* _Text extract_:
※

L’affaire Waltke

L’affaire Waltke April 13, 2010

This is a story about control. It is about, in the unintentionally candid terms of one of the main actors, “absolute authority” and the desire to wield that authority over a text so that the text, in turn, may be used to wield absolute authority over others.

It is a story, in other words, about mortals who covet the authority of God and the lies they tell themselves and others when trying to usurp that authority.

Our story takes place at an institution calling itself “Reformed Theological Seminary.”

This name is dishonest, or at best inaccurate, on at least two counts. The school in question is not a seminary, but a Bible college — the sort of institution founded to train pastors without ever exposing them to the danger of reading an untamed, undomesticated Bible. And the school seems to have little to do with Reformed theology. The name “Reformed Theological Seminary” conjures up an image of studious scholarship, a place where students read the Institutes and The City of God and argue into the night over Dooyeweerd and Barth. A place where science would be regarded with the respect shown to it by Newton, Pascal or Mendel.

※

* _Information provided_:

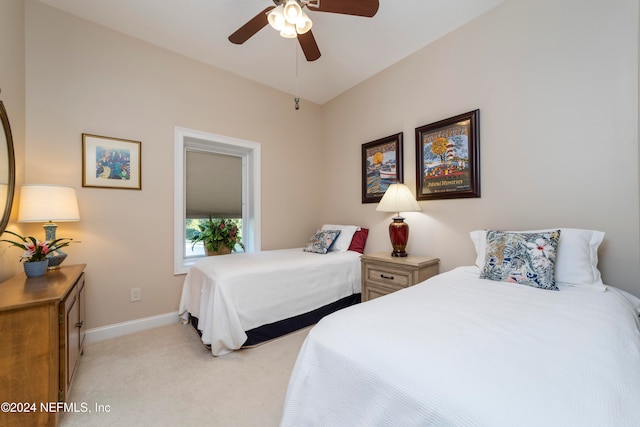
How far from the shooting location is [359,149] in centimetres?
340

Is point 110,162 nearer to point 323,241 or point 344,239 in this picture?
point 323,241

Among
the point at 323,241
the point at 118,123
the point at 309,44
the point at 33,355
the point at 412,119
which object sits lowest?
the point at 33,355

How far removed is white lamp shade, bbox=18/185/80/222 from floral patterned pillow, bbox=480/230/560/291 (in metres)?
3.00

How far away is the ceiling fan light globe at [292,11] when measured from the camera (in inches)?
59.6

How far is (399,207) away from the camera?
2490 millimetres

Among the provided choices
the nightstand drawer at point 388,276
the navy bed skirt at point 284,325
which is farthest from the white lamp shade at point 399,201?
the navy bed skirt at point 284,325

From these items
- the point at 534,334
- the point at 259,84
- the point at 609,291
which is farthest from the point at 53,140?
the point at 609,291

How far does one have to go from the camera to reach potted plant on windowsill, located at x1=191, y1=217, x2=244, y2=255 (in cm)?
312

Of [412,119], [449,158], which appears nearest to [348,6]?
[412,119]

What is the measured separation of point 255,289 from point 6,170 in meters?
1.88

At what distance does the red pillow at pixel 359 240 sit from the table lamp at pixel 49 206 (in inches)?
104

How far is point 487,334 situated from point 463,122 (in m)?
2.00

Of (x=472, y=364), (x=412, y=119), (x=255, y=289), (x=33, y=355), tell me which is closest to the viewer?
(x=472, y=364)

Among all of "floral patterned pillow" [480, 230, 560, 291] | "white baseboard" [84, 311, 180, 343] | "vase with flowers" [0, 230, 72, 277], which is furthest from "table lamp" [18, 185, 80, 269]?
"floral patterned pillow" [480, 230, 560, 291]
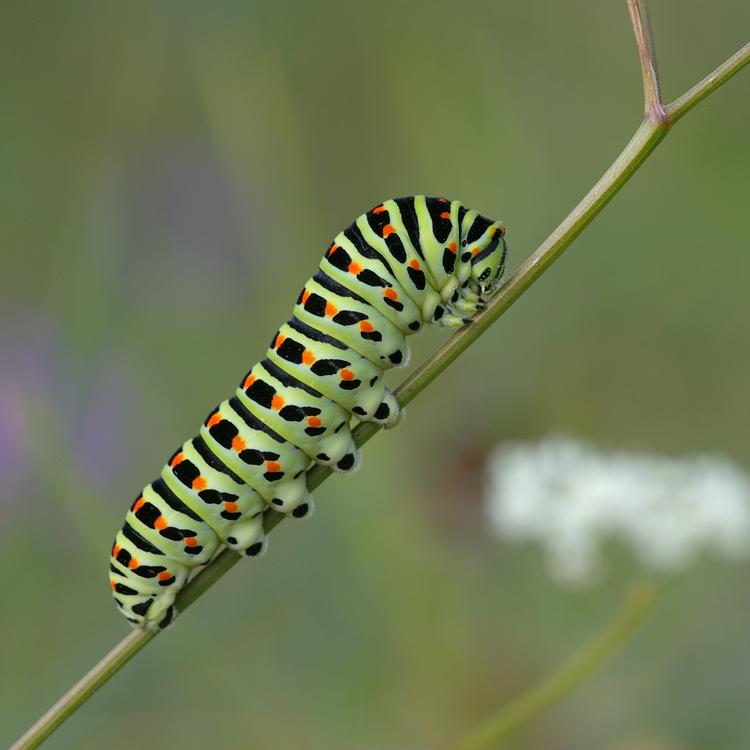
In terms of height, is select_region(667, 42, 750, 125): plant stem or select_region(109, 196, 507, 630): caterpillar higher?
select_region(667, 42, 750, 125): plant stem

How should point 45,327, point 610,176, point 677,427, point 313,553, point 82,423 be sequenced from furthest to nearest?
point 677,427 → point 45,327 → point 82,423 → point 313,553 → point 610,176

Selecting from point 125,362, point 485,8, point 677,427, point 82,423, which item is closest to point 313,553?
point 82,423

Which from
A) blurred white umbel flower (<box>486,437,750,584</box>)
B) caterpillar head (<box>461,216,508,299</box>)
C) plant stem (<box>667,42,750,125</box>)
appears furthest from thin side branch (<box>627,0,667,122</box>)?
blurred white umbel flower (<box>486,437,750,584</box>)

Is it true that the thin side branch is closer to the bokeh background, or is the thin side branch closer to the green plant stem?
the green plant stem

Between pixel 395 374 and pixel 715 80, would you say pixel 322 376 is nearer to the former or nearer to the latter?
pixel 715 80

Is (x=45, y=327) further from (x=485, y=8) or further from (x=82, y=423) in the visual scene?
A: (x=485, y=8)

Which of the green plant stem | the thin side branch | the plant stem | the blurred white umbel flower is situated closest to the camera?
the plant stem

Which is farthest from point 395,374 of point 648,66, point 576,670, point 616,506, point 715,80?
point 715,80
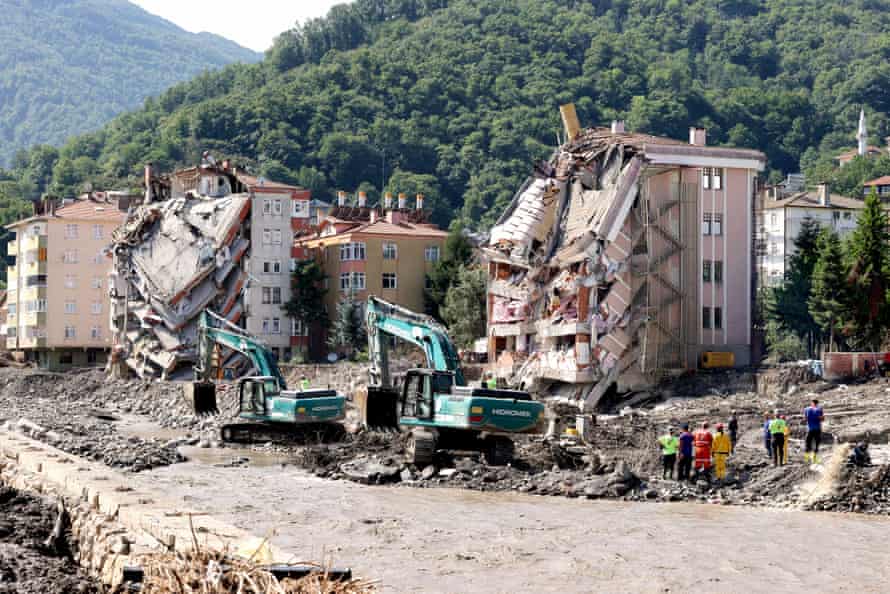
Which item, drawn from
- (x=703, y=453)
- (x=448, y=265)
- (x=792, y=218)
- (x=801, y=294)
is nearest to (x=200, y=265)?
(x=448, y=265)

※

* _Task directions_: Duplicate, word for word, the stretch of the Waltke affair piece from "This is a story" through "to usurp that authority.".

* _Solved exercise_:
This is a story about control. It is about, in the unintentionally candid terms of one of the main actors, “absolute authority” and the desire to wield that authority over a text so that the text, in turn, may be used to wield absolute authority over others.

It is a story, in other words, about mortals who covet the authority of God and the lies they tell themselves and others when trying to usurp that authority.